*ЗАДАНИЕ*. Кто указан режиссёром спектакля «Приглашение на казнь» в приведённом тексте ниже?

═════ ПРИВЕДЁННЫЙ ТЕКСТ ═════

1 декабря - РАМТ «Приглашение на казнь» - второй просмотр (В.Набоков, реж. П.Сафонов). Как я уже (много раз) писала, не люблю писать повторные отзывы на уже виденные спектакли. Но когда я смотрела «Приглашение» в первый раз (была премьера), роман я ещё не читала. Теперь - есть на что опереться, хотя, как обычно это бывает с прочтением после интерпретации, образы артистов РАМТа навязывались поверх собственных. Да и было это (первое «Приглашение, в смысле), кажется, года три назад, в начале второго курса ещё.
Боже, какой там Редько!! Настоящий романтический герой, Байрон, Гамлет и все вместе взятые! Насколько он красив (да, мужчина в таком возрасте может быть красивым!), какой у него пронзительный взгляд! Одним словом, я удивлюсь, если в зале найдётся человек, не посочувствовавший и не полюбивший Цинцинната. Кстати говоря, образ развился очень сильно со времён первого показа: ощущаешь его почти физически (посчастливилось смотреть со второго ряда, поэтому даже взгляд можно было видеть). Даже когда он спиной к зрителям, эта спина говорит куда больше, чем иной монолог.

═════ ИСХОДНЫЕ МАТЕРИАЛЫ ═════

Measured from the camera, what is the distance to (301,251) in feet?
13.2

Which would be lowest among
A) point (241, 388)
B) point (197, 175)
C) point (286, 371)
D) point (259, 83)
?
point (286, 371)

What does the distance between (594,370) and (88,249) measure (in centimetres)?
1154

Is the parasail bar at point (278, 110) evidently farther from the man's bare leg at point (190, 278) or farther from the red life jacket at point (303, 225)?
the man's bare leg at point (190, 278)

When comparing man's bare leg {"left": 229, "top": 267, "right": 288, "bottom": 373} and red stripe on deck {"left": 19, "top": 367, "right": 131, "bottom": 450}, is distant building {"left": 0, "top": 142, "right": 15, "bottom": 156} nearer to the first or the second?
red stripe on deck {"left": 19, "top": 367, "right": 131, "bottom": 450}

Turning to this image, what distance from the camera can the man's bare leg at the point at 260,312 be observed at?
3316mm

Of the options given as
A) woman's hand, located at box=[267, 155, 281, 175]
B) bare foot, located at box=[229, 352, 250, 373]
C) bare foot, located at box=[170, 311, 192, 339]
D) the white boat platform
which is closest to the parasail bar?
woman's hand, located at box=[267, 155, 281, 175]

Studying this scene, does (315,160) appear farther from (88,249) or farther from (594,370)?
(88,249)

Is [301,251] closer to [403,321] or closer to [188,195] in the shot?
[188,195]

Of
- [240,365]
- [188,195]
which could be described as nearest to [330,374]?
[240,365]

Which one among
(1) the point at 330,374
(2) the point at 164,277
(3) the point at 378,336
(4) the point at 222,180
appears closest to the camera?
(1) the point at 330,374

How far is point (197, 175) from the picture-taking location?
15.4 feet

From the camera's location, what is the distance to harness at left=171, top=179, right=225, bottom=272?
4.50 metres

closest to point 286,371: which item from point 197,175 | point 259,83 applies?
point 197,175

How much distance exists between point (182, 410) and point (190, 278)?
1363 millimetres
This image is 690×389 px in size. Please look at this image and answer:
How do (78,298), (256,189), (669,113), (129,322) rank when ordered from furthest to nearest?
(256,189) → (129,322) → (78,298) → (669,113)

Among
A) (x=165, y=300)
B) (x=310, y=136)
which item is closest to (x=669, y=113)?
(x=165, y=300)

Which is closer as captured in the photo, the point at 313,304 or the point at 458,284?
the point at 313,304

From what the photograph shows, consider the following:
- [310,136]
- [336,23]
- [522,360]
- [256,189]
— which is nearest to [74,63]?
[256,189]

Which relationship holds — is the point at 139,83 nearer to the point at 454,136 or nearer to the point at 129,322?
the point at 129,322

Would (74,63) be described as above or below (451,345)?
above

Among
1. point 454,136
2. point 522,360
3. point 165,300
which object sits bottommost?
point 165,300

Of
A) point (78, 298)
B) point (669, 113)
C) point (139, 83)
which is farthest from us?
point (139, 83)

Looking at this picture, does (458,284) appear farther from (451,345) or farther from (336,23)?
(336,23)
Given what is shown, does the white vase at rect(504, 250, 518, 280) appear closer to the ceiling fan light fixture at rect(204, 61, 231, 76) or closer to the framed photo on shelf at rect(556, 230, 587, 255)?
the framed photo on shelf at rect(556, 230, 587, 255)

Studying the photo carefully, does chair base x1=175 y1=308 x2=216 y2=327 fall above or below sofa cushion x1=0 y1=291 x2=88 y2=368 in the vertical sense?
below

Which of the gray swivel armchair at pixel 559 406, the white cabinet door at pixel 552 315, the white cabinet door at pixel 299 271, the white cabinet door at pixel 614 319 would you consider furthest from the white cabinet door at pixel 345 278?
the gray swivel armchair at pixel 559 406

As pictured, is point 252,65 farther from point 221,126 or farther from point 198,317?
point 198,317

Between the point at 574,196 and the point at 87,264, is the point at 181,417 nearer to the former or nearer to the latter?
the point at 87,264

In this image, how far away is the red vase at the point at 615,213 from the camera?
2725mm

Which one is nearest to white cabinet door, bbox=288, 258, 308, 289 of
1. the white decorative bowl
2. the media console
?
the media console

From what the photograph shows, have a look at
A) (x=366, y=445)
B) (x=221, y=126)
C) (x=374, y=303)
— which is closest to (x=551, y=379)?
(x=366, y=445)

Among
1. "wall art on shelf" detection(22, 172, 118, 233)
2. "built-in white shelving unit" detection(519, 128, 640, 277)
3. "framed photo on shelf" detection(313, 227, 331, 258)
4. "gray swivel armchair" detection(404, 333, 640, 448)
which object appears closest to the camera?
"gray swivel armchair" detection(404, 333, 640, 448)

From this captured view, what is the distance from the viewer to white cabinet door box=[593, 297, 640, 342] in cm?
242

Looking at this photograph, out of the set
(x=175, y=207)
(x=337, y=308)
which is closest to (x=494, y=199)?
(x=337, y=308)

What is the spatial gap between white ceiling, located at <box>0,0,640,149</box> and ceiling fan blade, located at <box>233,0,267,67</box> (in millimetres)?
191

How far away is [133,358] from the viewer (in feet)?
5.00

═════

*ОТВЕТ*. Режиссёр спектакля — П. Сафонов.